Carrying out, for instance, a sandwich reaction for the detection of HCV in a test sample the test kit to be used comprises a monoclonal antibody according to the invention coated on a solid support, for example the inner wall of a microtest well, and either a labelled monoclonal antibody or fragment thereof as conjugate.

A further example of an immuno assay that can be used for the detection of HCV is a inhibition assay using human monoclonal antibodies as labelled reagent. The binding of this reagent to antigen on a solid phase can be competed by antibodies in the test sample. As already mentioned monoclonal antibodies according to the invention are very suitable in diagnosis, while those antibodies which are neutralizing are very useful in passive immunotherapy.

Part of the present invention is also a method for the detection of antibodies directed against a HCV specific epitope of the NS-3 protein of the Hepatitis C virus in a test-fluid, wherein a peptide according to the invention, comprising the amino acid sequence selected from the group of sequences depicted in SEQ.ID. 6-10, and combinations thereof or fragments of said group of sequences or analogues of said group of sequences which are immunochemically reactive with HCV antibodies, is brought into contact with the test fluid and the presence of immune complexes formed between the peptide and the antibodies in the test fluid is detected.

With this method according to the invention the need for a PCR test to detect whether C33- only sera are actually infected is no longer necessary. With the present invention a simple and accurate method for the detection of antibodies directed against a HCV specific epitope of the NS-3 protein is provided.

Antibodies directed against a HCV specific epitope of the NS-3 protein can be detected in different ways. Using an antibody as described in our co-pending application and a peptide comprising the amino acid sequence selected from the group of sequences depicted in SEQ.ID. 6-10, and combinations thereof or fragments of said group of sequences or analogues of said group of sequences which are immunochemically reactive with HCV antibodies, an inhibition or competition test may also be designed. Part of the present invention is therefore also a method for the detection of antibodies directed against a HCV specific epitope of the NS-3 protein of the Hepatitis C virus in a test-fluid, wherein a peptide according to the invention, comprising the amino acid sequence selected from the group of sequences depicted in SEQ.ID. 6-10, and combinations thereof or fragments of said group of sequences or analogues of said group of sequences which are immunochemically reactive with HCV antibodies, coated on a suitable support, is brought into contact with the test fluid and with an antibody according to the invention, provided with a label and any label bound to the solid phase is detected.

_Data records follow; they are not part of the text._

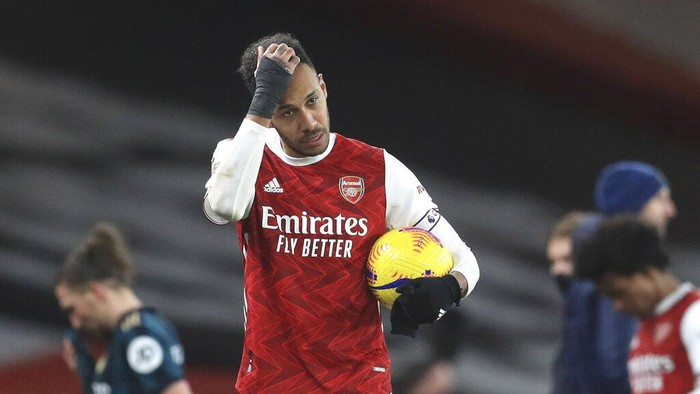 Arsenals Pierre-Emerick Aubameyang walks off with the match ball after the English Premier League soccer match between Arsenal and Leeds United at the Emirates stadium in London, England, Sunday, Feb. 14, 2021. (Adam Davy/Pool via AP)
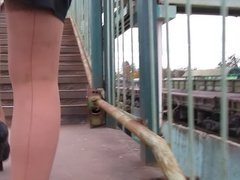 Girl in seamed stockings going upstairs
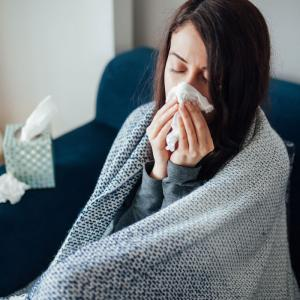 Sick-woman-blowing-her-nose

The invention also relates to a test kit for carrying out an immuno-assay, said test kit containing at least an immunochemical reagent according to the invention.

A test kit according to the invention comprises as an essential constituent an immunochemical reagent as described above. This immunochemical reagent may comprise an antibody according to our co-pending application or a peptide according to the invention. Test kits comprising a combination of different immunochemical reagents according to the invention, for example a peptide coated on a solid support and an antibody provided with a label, are of course within the scope of this invention.

Carrying out a sandwich reaction, for the detection of HCV antibodies the test kit may comprise, for example, a peptide according to the inventic coated to a solid support, for example the inner wall of a microtest well, and either a labelled peptide according to the invention or a labelled anti-antibody. Another sandwich reaction test format is the detection of HCV antigen whereby monoclonal antibodies according to the invention are coated to a solid support and monoclonal antibodies are used as conjugate.

For instance sandwich reactions are described in our American patents with regard to the enzyme immuno assay viz. RE 31.006 and RE 32.696 (Schuurs et al.).

For carrying out a competition reaction, the test kit may comprise a peptide according to the invention coated to, a solid support, and a labelled antibody directed against HCV preferably a monoclonal antibody directed against said peptide.

In an agglutination reaction the test kit comprises an immunochemical reagent which may comprise a peptide according to the invention coated to particles or sols.

Another embodiment of a test kit is, for example, the use of a labelled peptide according to the invention as immunochemical reagent in a competition reaction with a HCV antigen to be detected for a binding site on the antibody directed against HCV, which is coated to a solid support.

It is within the scope of this invention to use the new nucleotide sequence or part(s) thereof coding for the amino acid sequence(s) according to the invention, so-called primers, as basis of a test to detect HCV DNA or RNA by a nucleic acid amplification technique for instance the polymerase chain reaction (PCR) or the nucleic acid sequence based amplification (NASBA) , as described in USP 4,683,202 and EP 329,822, respectively.

A test amplification kit for carrying out an amplification and detection method described above is also part of the present invention.

Moreover, a peptide or fragment thereof according to the invention can be used in suitable pharmaceutical dosage forms in the prevention and/or treatment of NANB Hepatitis- disease. The preparation of vaccines thus obtained using such a peptide or fragment thereof as active ingredients, can be accomplished by one skilled in the art.

Description of the Figures:

Figure 1 is a graph illustrating the binding specificy of a monoclonal antibody (HCVHU.OT3 as described in co-pending and co-owned application No. EP 92.204.107.4, the contents of which are incorporated herein by reference) for the NS3 protein.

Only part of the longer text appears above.